Martyak v. Martyak

873 So. 2d 405 | Fla. Dist. Ct. App. | 2004

873 So.2d 405 (2004)

Stephen MARTYAK, Appellant,
v.
Judith MARTYAK, Appellee.

No. 4D03-2077.

District Court of Appeal of Florida, Fourth District.

April 14, 2004.
Rehearing Denied June 8, 2004.

*406 John N. Buso, West Palm Beach, for appellant.

No brief filed for appellee.

POLEN, J.

This appeal arises from a final order finding Stephen N. Martyak in contempt for failing to pay alimony and ordering that he be taken into custody until he pays a purge amount of $19,977.60. Martyak raises four issues on appeal. We find three to be without merit and write only to discuss the claimed invalidity of the contempt order. For the reasons outlined below, we reverse the order of the trial court and remand the case to the trial court for further proceedings consistent with this opinion.

On appeal Martyak contends his due process rights were violated by the court's failure to admit any evidence on his ability to purge the arrearages before entering the contempt order. We agree.

The final judgment of dissolution entered June 24, 1991, ordered Martyak to pay $4,000 in monthly alimony. That judgment created a presumption, in subsequent proceedings, that Martyak had the ability to pay that amount. Bowen v. Bowen, 471 So.2d 1274, 1278 (Fla.1985). To overcome this presumption, the burden fell on Martyak. He could "dispel the presumption of ability to pay by demonstrating that, due to circumstances beyond his control which intervened since the time the order directing him to pay was entered, he no longer has the ability to meet his support obligations." Id. at 1279. The Bowen opinion went on to explain:

Once the court finds that a civil contempt has occurred, it must determine what alternatives are appropriate to obtain compliance with the court order.
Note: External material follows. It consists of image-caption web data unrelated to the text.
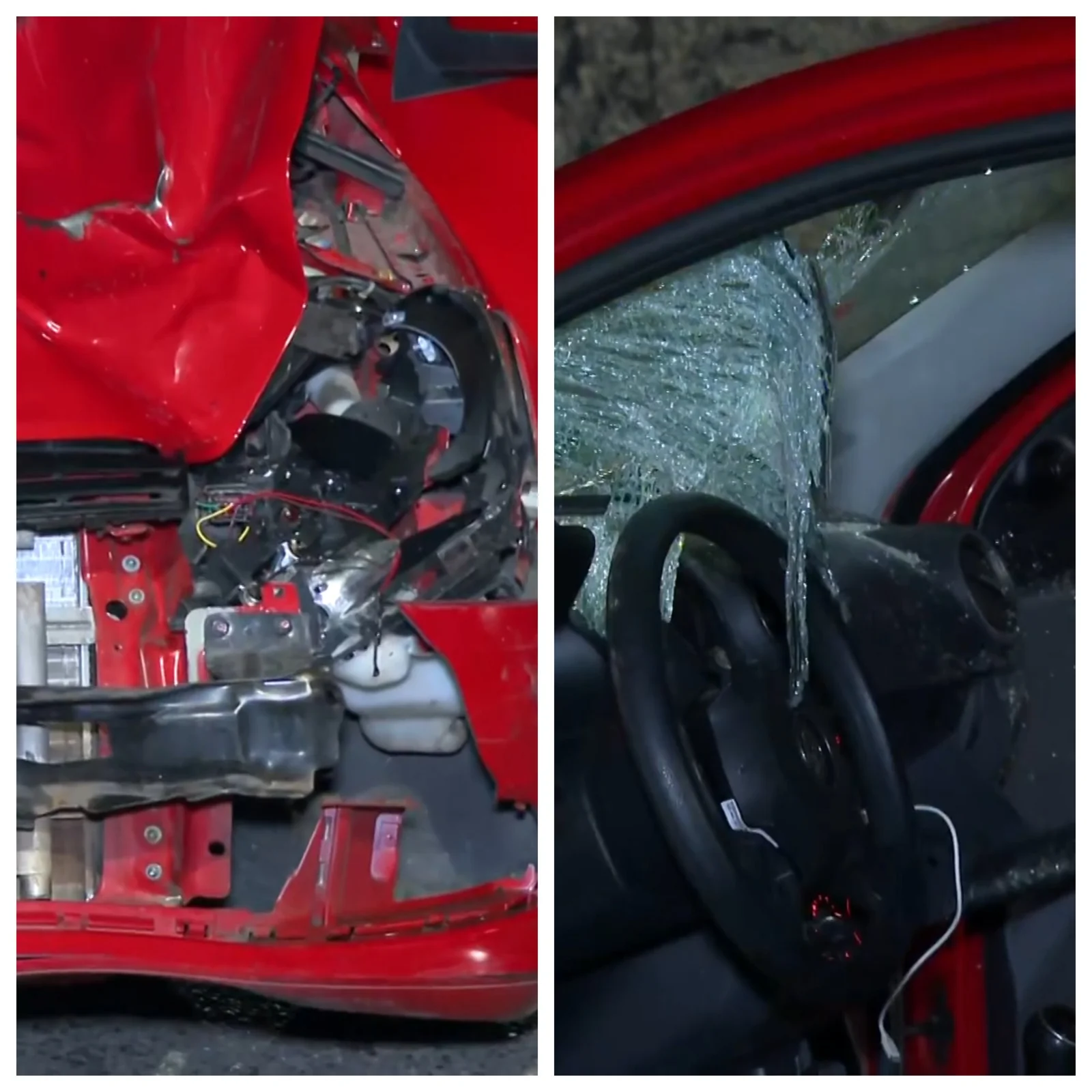 Atropelamento na Avenida Antônio Carlos: motorista foge e abandona carro em BH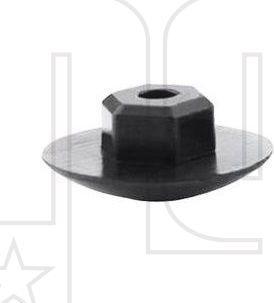 Produktbild NG Sports Charolee Ahead Gummikappe, 1 1/8", Refill VE/4, black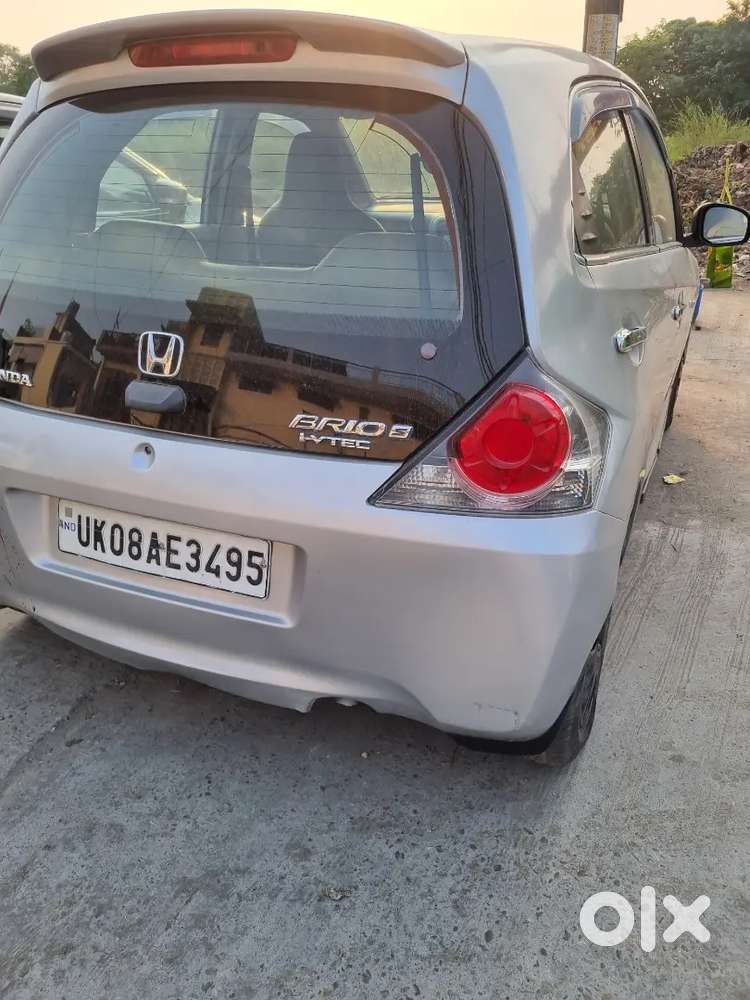 Honda Brio S 2014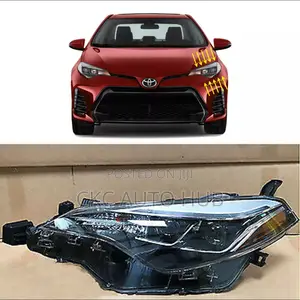 Corolla 2017 2018 2019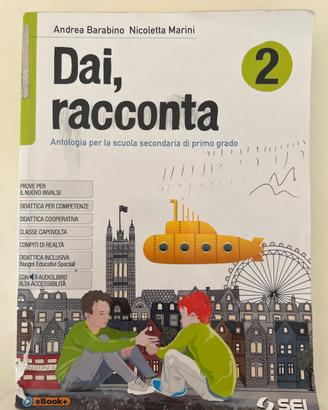 Dai, racconta 2 - ISBN 9788805076000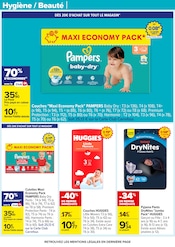 Promos Culotte dans le catalogue "UN Noël POUR TOUS LES GOÛTS" de Carrefour à la page 49 Promos Culotte dans le catalogue "UN Noël POUR TOUS LES GOÛTS" de Carrefour à la page 49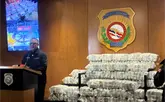 DNCD confisca otros 251 paquetes de presunta coca&iacute;na en el muelle de Haina Oriental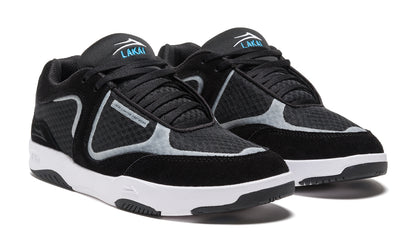 Lakai Fade Black Suede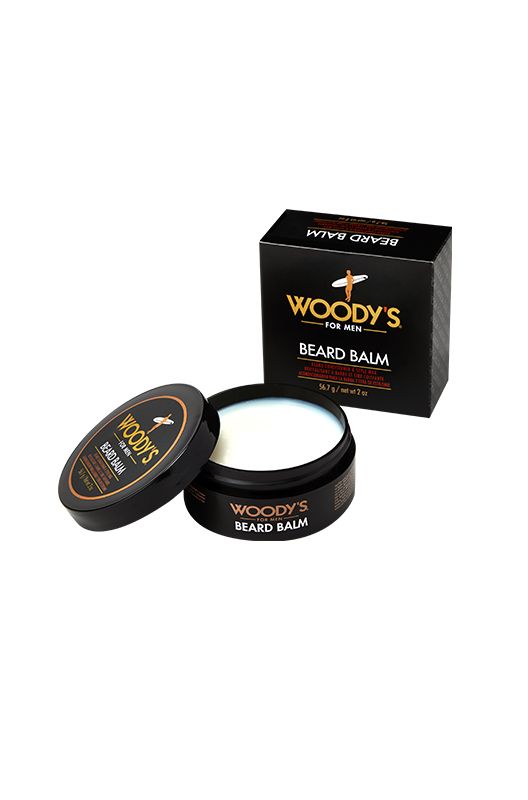 WOODY'S BEARD BALM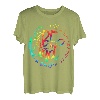 In A World Where You Can Be Anything Be Kind Puzzleteil T-Shirt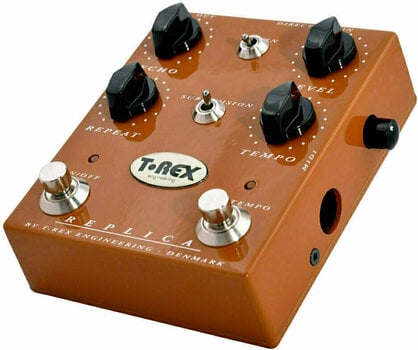 Guitar Effect T-Rex Replica - 2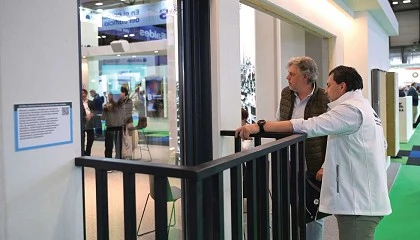 Foto de La construcci�n industrializada gana peso como v�a para abordar el d�ficit residencial en Espa�a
If incarceration is deemed appropriate, the court must make a separate, affirmative finding that the contemnor possesses the present ability to comply with the purge conditions set forth in the contempt order.

Id. (Emphasis added.)

In discussing the two step analysis of Bowen, this court has previously clarified that "the presumption of ability to pay which exists in the first step is not a substitute for the separate, affirmative finding of ability to pay required for incarceration." Pompey v. Cochran, 685 So.2d 1007 (Fla. 4th DCA 1997) (internal quotations omitted).
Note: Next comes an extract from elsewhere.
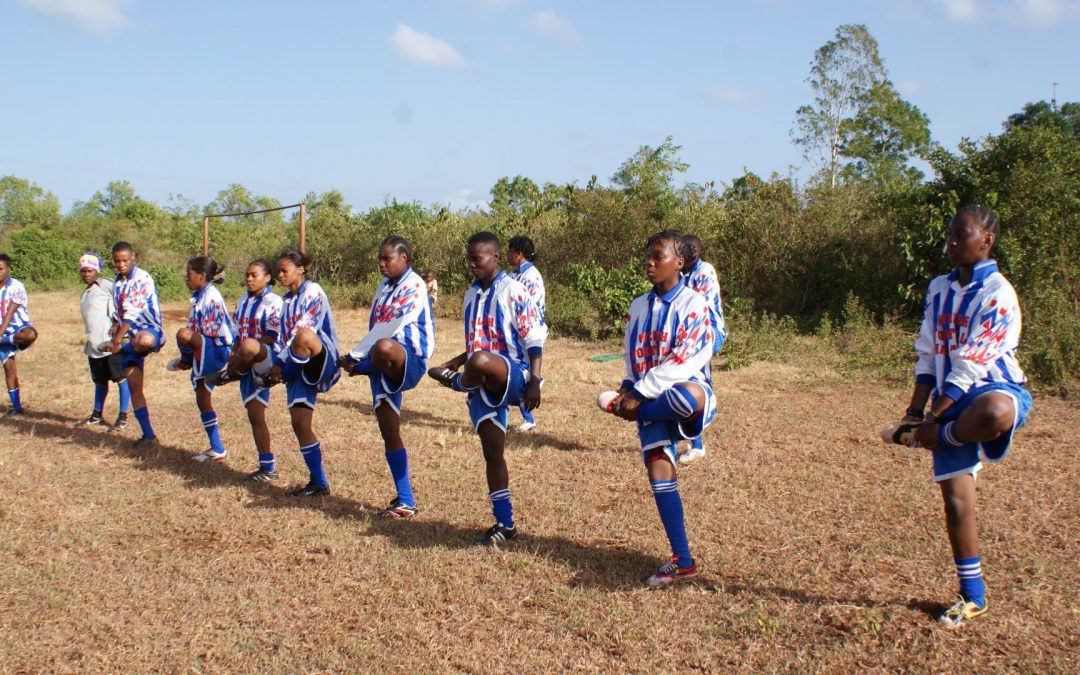Ndoto ya Mpira wa Miguu Zanzibar (Zanzibar Soccer Dreams)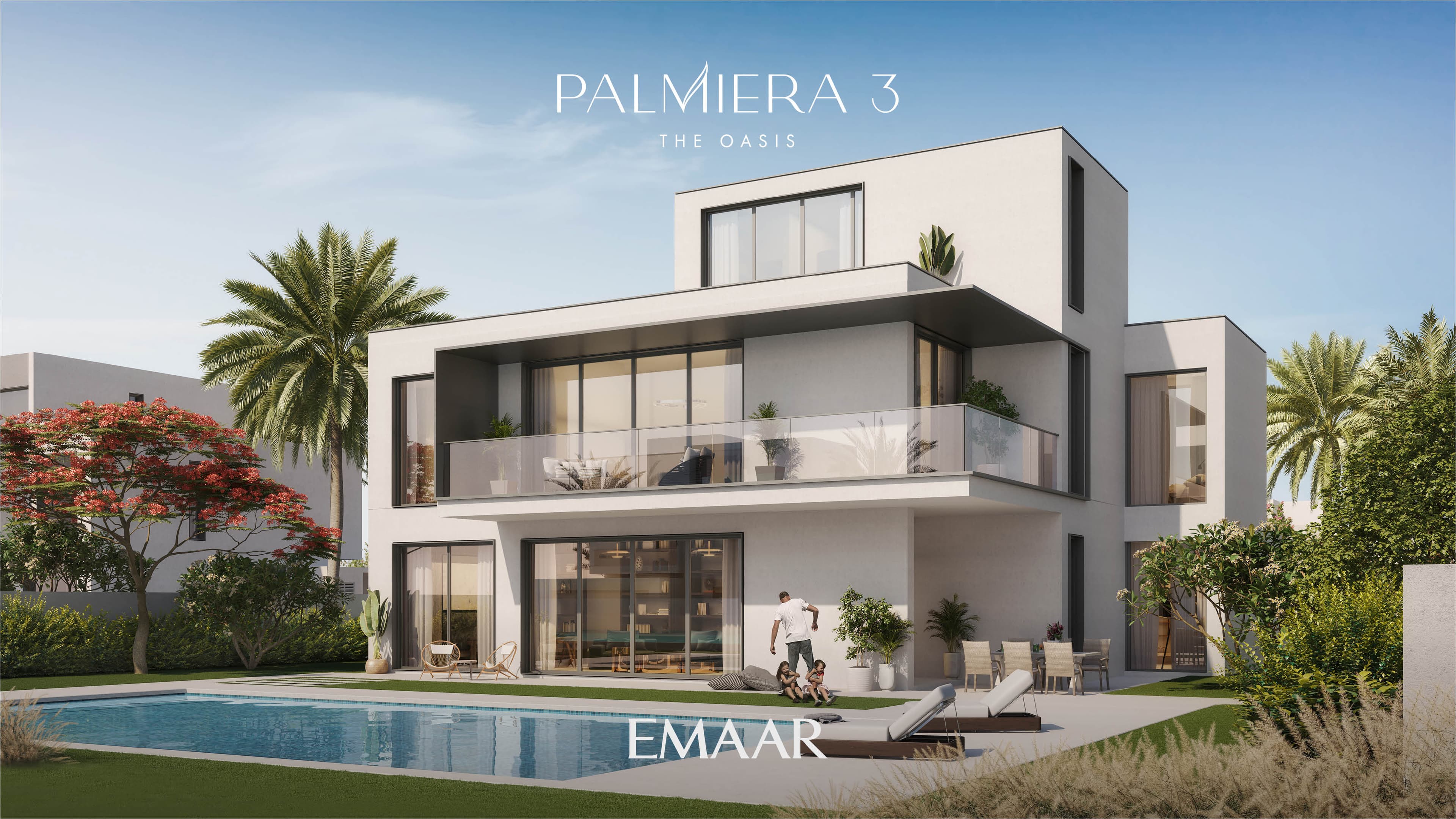 Palmiera 3 - The Oasis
Martyak points to Cleveland v. Cleveland, 841 So.2d 648 (Fla. 4th DCA 2003). Cleveland relied on Vazquez v. Vazquez, 827 So.2d 384 (Fla. 4th DCA 2002), where this court reversed a contempt order that failed to meet the requirements of the Florida Family Rules of Procedure. In Vazquez we held:

the order fail[ed] to comply with rule 12.615(d)(1), Florida Family Law Rules of Procedure, which provides:
An order finding the alleged contemnor to be in contempt shall contain a finding that a prior order of support was entered, that the alleged contemnor has failed to pay part or all of the support *407 ordered, that the alleged contemnor had the present ability to pay support, and that the alleged contemnor willfully failed to comply with the prior court order. The order shall contain a recital of the facts on which these findings are based.

Id.

In the case at bar, the contempt order referred to the original Final Judgment requiring Martyak to pay the $4,000 in alimony and complied with the rule, as summarized in Vazquez. The order noted that a prior order of support was entered, that Martyak failed to pay part of the support ordered, that he has the ability to pay support, and that he willfully failed to comply with the order.

We do not find that the order is deficient for finding Martyak in contempt. However, having Martyak taken into custody as a result of his contempt was erroneous in light of the trial court's failure to make separate affirmative findings that he has the ability to pay the purge amount, and the basis for such ability. In light of this error we reverse the order of the trial court and instruct that upon remand further proceedings take place that are consistent with this opinion.

REVERSED and REMANDED.

MAY, J., and DAMOORGIAN, DORIAN, Associate Judge, concur.